▶ _Excerpted text_

In MPLS VPNs where OSPF is used between the PE and CE routers, the Domain-ID helps the PE routers know if a route comes from the same OSPF site or a different one. When a PE sends an OSPF route into BGP, it includes the Domain-ID. If another PE receives the route and the Domain-ID matches its own, it keeps the original OSPF route type (like intra-area or inter-area). But if the Domain-ID is different, the PE treats the route as external (Type 5) to avoid routing problems or loops.
OSPF PE-CE routing within an MPLS VPN infrastructure allows customers to run OSPF between their remote sites without requiring direct leased lines. This is made possible through the concept of the OSPF Superbackbone, which extends OSPF connectivity across the MPLS core. In this lesson, we will explain how this mechanism works. In the next lesson, we will demonstrate how to configure the OSPF Superbackbone in an MPLS VPN environment.
OSPF PE-CE Routing Fundamental in MPLS VPN
As you may know, in OSPF routing, all non-backbone areas must connect to Area 0 to ensure proper route propagation. However, when customer sites are connected through an MPLS backbone, there’s no direct connectivity—such as a leased line—between these sites, and the MPLS core is managed by the service provider, not the customer.
When OSPF is configured between the Provider Edge (PE) and Customer Edge (CE) routers, OSPF routes typically need to be redistributed into BGP within the MPLS VPN infrastructure. These routes are then redistributed back from BGP into OSPF on the remote PE routers to reach other customer sites.
This process causes OSPF routes to be converted into Type 5 External LSAs (LSA Type 5), which have lower priority in OSPF’s route selection and are flooded throughout the entire OSPF domain. This behavior is inconsistent with standard OSPF operation and usually not desired by customers.
OSPF Superbackbone Concept
The OSPF Superbackbone concept resolves the limitations of running OSPF across an MPLS VPN infrastructure. In a typical OSPF design, all areas must connect to Area 0 (the backbone area). However, when customer sites are connected over an MPLS backbone—which is outside the customer’s control and lacks direct links between sites (e.g., no leased lines)—this design constraint poses a challenge.
With the OSPF Superbackbone, non-backbone areas such as Area 1 and Area 2 are connected through MPLS VPN core, which acts as a logical Area 0.
The Provider Edge (PE) routers—PE1 and PE2—connect the customer’s OSPF domains to the MPLS backbone. From the customer’s perspective, these PE routers act as OSPF Area Border Routers (ABRs), maintaining the integrity of the OSPF area structure.
How Does the OSPF Superbackbone Work?
The OSPF Superbackbone preserves original OSPF route attributes—including LSA type, area number, OSPF router ID, and OSPF domain ID—by transporting this information across the MPLS core using BGP extended communities. On the receiving end, the remote PE router uses this metadata to reconstruct the LSAs, making it appear as if the sites are directly connected through a common Area 0.

▶ _Required task A_
According to the OSPF Superbackbone text, what does the MPLS core use to carry the original OSPF route attributes between PE routers?
▶ _Required task B_
Pick up the OSPF Superbackbone text after its final sentence and write what comes next.

▶ _Dataset entries_
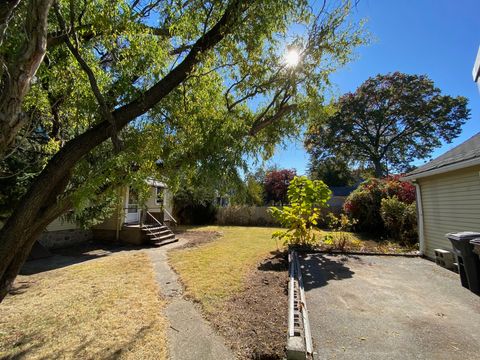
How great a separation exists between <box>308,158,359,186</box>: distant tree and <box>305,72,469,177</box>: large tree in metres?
0.69

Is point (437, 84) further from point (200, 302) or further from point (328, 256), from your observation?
point (200, 302)

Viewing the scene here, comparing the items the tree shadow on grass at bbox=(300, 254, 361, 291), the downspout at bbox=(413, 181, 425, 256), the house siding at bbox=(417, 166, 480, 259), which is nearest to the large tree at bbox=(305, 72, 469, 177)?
the downspout at bbox=(413, 181, 425, 256)

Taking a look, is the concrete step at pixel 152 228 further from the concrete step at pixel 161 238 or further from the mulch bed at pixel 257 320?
the mulch bed at pixel 257 320

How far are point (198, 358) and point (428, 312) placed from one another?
379cm

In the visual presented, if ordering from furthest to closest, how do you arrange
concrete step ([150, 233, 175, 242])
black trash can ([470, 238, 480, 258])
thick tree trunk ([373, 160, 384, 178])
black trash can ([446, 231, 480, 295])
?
thick tree trunk ([373, 160, 384, 178]) < concrete step ([150, 233, 175, 242]) < black trash can ([446, 231, 480, 295]) < black trash can ([470, 238, 480, 258])

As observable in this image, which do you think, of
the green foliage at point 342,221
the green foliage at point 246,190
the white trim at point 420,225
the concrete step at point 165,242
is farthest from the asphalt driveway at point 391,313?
the concrete step at point 165,242

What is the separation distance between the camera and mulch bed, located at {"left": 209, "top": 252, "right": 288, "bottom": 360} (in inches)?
135

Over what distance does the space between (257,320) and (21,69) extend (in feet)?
14.2

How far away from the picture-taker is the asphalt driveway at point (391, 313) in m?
3.31

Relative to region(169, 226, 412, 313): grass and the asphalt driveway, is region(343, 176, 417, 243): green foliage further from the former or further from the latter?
the asphalt driveway

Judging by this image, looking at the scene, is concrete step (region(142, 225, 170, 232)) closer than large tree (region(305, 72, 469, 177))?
Yes

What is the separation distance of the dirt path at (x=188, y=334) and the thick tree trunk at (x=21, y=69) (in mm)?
3082

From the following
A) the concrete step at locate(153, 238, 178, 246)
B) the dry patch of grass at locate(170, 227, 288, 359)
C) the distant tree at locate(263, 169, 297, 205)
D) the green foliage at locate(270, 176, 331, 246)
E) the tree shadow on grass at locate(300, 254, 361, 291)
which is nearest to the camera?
the dry patch of grass at locate(170, 227, 288, 359)

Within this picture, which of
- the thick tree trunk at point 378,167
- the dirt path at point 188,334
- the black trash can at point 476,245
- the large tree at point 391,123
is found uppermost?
the large tree at point 391,123
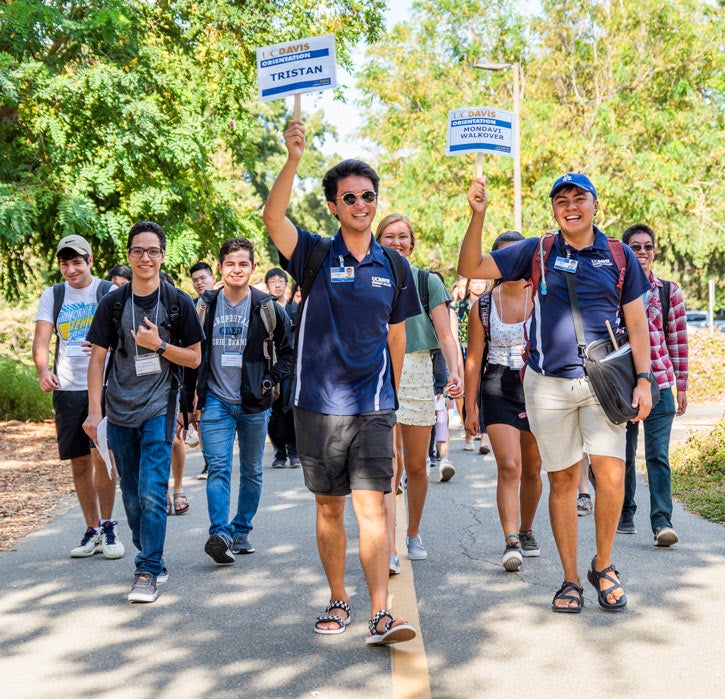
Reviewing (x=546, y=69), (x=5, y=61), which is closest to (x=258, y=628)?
(x=5, y=61)

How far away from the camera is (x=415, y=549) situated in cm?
666

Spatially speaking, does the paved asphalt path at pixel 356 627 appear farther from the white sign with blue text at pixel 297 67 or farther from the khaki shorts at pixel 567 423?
the white sign with blue text at pixel 297 67

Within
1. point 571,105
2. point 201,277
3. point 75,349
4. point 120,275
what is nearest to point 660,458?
point 75,349

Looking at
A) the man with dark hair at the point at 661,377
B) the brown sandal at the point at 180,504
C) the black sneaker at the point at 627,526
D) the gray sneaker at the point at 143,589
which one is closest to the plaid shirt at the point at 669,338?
the man with dark hair at the point at 661,377

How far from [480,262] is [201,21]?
13500mm

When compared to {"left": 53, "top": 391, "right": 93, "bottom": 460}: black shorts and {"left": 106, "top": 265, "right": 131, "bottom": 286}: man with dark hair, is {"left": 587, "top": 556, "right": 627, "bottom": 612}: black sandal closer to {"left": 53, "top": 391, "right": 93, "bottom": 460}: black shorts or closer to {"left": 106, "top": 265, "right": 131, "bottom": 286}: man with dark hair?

▶ _Answer A_
BGP extended communities.

▶ _Answer B_
This approach maintains the OSPF hierarchy and behavior as expected, avoiding the need for route redistribution (which would normally convert intra-area or inter-area LSAs into external LSAs) and ensuring optimal route selection and loop-free routing.
OSPF Superbackbone operates by default when OSPF is enabled across the MPLS core in an MPLS VPN environment; it does not require any special configuration.
BGP Extended Communities for OSPF PE-CE Routing Example1:
This image is a CLI output from a PE router (PE2) showing a BGP VPNv4 route that carries OSPF route information across an MPLS VPN. This output is an example of how the OSPF Superbackbone concept works in practice.
LSA Type is 2 🔴, indicating it’s an intra-area route. The Area Number is 0.0.0.2 🟩, showing where the route originated. The Option field is 0x64 🔵, which includes flags for external routes; the value “1” signifies an E2 route. The OSPF Domain ID is also 0x64 (100) 🟣, which i explain shortly. by default matching the OSPF Process-ID unless manually set. Finally, the Router ID is 172.16.2.1 🩷, identifying the originating PE router (PE1).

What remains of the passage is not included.